When I said I would write more “tomorrow,” I actually meant next week. =) Funny enough it has been work that has kept me from writing about the work.
But now on to the why and how around loveLife’s mobile program.
Why mobile social networking?
1) Social networking plays directly into the key triggers of behavior change – identity, belonging, and purpose. Creating a profile is an explicit exercise in developing identity as you decide how you want people to see you; the nature of groups, forums, chats, etc. is rooted in developing belonging. And the core of this particular social network is around purpose.
2) loveLife’s massive physical network makes creating a virtual network a natural extension. Launching a viral product with a built in base of 20,000 people and access to 800,000 more is a marketer’s dream.
3) One of the core objectives of loveLife’s “Make Your Move” campaign is to link young people to potential opportunities. (Each year, millions of rand go back into the SA government budget simply because not enough people know about or know how to apply for government grants.) Another core objective is igniting initiative and self-reliance. Social networking tools provide a platform for young people to organize themselves. And since it’s all on their mobile, information dissemination (particularly around jobs, scholarships, and internships) becomes significantly easier.

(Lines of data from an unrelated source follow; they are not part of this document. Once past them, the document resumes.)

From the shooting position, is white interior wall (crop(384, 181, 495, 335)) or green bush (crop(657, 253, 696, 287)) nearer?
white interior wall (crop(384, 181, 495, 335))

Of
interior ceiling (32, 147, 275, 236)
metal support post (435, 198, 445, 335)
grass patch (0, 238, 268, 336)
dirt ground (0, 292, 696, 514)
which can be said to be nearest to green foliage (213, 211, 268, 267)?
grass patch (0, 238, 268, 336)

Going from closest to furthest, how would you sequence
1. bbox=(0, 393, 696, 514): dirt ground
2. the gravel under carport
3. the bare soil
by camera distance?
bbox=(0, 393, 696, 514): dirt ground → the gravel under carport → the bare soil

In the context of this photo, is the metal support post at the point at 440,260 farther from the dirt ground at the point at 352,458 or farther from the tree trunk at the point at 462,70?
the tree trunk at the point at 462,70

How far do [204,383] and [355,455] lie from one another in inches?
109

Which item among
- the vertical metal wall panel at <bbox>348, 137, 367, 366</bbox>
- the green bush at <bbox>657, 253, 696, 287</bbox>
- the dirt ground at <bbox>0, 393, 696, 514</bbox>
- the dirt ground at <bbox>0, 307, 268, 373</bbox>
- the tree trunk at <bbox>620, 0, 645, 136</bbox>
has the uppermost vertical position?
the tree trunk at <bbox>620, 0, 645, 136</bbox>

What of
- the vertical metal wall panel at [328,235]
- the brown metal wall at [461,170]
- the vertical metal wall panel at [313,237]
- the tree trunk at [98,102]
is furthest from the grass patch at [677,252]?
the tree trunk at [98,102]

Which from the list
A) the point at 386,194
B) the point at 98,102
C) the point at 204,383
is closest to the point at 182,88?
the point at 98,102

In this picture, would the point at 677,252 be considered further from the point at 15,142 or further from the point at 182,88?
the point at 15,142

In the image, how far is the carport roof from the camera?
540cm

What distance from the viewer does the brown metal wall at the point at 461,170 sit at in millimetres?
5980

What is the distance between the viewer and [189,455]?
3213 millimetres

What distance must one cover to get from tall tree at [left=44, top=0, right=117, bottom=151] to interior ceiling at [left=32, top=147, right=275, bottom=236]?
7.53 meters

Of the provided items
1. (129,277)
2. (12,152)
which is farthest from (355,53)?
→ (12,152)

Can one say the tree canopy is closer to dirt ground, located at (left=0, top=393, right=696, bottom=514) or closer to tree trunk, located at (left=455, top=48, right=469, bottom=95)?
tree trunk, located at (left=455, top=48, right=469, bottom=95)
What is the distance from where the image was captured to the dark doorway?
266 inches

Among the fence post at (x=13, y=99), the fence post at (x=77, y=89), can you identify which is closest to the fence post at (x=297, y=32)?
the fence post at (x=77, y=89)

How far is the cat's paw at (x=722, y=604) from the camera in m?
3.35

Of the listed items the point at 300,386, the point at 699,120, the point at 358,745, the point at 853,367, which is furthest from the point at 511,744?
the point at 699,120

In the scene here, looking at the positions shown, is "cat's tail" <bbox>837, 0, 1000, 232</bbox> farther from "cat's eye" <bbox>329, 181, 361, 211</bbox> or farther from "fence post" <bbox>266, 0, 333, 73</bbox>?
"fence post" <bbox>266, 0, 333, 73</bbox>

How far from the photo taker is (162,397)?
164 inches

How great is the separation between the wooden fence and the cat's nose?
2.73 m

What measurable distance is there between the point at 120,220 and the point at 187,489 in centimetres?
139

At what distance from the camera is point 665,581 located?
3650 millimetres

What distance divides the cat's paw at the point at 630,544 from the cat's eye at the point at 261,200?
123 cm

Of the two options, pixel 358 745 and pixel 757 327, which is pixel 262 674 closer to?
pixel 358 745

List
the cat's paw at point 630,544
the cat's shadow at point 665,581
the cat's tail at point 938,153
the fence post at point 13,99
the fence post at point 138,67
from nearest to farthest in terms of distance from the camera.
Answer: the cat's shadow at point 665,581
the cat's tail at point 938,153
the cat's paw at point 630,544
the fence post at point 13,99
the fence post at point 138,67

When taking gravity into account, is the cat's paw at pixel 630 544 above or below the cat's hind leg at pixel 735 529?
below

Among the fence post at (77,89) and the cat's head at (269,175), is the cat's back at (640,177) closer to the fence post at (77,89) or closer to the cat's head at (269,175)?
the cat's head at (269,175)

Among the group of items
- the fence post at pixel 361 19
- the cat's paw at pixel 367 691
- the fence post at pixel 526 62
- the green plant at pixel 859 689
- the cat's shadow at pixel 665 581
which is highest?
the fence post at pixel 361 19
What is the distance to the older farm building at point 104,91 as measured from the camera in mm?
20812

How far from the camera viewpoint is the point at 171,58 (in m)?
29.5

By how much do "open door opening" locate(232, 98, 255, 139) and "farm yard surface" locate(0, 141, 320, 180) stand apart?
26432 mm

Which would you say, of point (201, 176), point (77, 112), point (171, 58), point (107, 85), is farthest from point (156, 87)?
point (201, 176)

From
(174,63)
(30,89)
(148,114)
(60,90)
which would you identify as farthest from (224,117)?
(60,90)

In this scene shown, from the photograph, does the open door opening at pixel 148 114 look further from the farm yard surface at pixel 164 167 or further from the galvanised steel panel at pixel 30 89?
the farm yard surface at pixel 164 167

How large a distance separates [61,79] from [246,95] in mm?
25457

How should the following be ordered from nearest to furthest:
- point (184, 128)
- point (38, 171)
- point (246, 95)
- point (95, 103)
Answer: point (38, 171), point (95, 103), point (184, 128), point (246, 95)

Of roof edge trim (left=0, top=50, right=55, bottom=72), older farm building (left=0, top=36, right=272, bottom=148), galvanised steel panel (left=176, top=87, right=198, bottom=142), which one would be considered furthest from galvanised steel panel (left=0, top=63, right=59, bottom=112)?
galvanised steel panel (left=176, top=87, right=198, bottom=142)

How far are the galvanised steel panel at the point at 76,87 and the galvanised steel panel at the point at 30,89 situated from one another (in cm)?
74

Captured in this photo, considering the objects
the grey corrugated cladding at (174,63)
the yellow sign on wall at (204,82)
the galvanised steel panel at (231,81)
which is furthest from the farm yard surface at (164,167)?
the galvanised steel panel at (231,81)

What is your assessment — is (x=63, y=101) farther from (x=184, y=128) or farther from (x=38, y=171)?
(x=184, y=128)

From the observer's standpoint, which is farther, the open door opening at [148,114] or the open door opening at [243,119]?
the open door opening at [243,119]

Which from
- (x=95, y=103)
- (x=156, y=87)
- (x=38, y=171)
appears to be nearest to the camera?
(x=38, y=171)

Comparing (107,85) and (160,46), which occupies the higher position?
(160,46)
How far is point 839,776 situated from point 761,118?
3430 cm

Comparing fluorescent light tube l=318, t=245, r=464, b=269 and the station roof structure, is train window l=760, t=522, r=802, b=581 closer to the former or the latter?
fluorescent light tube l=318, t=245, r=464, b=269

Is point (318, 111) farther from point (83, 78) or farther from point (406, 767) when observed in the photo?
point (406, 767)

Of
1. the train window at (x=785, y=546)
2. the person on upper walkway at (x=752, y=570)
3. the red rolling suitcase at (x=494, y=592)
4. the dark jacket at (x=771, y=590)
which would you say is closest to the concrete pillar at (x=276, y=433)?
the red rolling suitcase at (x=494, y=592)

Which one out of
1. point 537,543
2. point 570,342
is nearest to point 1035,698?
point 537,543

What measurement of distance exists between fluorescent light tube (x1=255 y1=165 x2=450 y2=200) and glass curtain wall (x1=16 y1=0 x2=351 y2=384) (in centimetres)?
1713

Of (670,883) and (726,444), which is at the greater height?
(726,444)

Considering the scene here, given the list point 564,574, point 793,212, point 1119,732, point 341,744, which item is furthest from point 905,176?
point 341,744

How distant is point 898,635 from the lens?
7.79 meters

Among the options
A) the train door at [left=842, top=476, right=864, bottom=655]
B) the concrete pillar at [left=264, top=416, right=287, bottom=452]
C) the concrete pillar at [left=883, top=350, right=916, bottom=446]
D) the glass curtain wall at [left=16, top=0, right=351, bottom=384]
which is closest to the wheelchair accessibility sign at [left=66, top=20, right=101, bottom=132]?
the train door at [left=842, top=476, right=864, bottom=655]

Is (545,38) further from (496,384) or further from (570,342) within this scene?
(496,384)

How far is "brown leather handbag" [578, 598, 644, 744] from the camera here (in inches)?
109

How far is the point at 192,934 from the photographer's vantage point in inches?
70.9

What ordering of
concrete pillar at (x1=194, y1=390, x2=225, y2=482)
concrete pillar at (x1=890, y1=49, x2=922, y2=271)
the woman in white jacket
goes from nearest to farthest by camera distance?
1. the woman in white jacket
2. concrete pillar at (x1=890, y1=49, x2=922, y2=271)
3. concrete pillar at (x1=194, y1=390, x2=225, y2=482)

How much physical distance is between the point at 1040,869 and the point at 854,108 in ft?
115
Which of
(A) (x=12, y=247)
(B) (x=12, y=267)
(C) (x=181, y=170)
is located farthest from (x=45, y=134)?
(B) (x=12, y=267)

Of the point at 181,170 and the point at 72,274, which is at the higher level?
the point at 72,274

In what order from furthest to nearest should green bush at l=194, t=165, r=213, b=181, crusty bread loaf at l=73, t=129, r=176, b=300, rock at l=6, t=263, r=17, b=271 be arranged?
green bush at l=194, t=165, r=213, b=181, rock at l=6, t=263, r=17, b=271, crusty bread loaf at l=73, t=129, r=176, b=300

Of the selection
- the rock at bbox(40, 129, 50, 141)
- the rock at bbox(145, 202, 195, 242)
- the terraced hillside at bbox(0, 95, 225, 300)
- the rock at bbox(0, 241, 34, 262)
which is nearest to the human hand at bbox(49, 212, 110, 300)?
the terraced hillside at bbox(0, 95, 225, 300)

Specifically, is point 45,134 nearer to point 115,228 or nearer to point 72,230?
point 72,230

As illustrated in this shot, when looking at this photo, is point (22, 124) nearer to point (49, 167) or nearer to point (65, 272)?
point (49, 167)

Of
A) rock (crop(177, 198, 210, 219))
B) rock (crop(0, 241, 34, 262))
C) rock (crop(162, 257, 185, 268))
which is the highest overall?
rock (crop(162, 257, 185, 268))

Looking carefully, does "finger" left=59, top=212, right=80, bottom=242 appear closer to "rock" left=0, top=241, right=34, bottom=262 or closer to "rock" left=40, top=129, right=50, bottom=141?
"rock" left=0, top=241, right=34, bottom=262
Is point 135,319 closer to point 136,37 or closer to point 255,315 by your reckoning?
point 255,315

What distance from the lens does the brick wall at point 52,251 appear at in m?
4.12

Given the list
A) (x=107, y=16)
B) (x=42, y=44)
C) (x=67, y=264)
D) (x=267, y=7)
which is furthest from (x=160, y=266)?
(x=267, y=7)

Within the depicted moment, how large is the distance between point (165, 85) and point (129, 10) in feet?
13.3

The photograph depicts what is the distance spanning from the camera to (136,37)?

So strategically, mobile social networking makes sense for loveLife. It may not be right for all NGOs, but it will bring this organization where it wants to be. How we came to create this thing, however, is a more interesting story.
As a marketing consultant, I’m in the business of messages and ideas. In my past experience with non-profits, the messages have been forced to be watered down and the big ideas are hardly ever able to survive.
The difference with loveLife is their CEO, David Harrison. Spend ten minutes with David and you realize he’s a visionary. Spend thirty minutes and you understand why he’s a brilliant fundraiser. Spend an hour with David and you notice he’s a bit of an anarchist, or at a minimum, not a huge fan of conventional wisdom.
More important than all of that – he gets it.
I spent only five minutes walking him through Facebook (an exercise I end up doing with most clients over 35), when his eyes lit up. He immediately saw the potential I had seen of social networking on mobile, and simply asked me, “How much?”
I warned him about the challenges, the largest of which was that we wouldn’t be able to control or always monitor the social network, as doing so would kill it. He understood. I warned him that it would require multiple hires and a reconfiguration of content development from his media team. He understood. I warned him that if it took off, it would be huge, and he had to be prepared for both the good and the bad that comes with that, including a need for new sources of funding. He understood.
One week later I interviewed nearly every mobile development agency in SA.
Two weeks later we hired one.
Three weeks later we outlined the scope.
Four weeks later I ran around the country focus grouping the functionality.
Five weeks later we began endless partnership conversations to bring in music, games, fun and prizes to the network.
It’s now six weeks after I mentioned a simple idea to David and I’m writing a product launch strategy.
This June, the product will be live.
I often can’t believe this is all actually happening. What began as a personal journey to South Africa has become one of my most enriching professional experiences. More importantly, I actually feel like I’m creating something that will provide value to the youth of South Africa. 10 of them could use it, or a million could be on it, and it would still mean as much to me. Because each of those kids is one additional person who has access to more information and more people and more tools than they did before. And for me, that's exactly how media and technology can help create social change.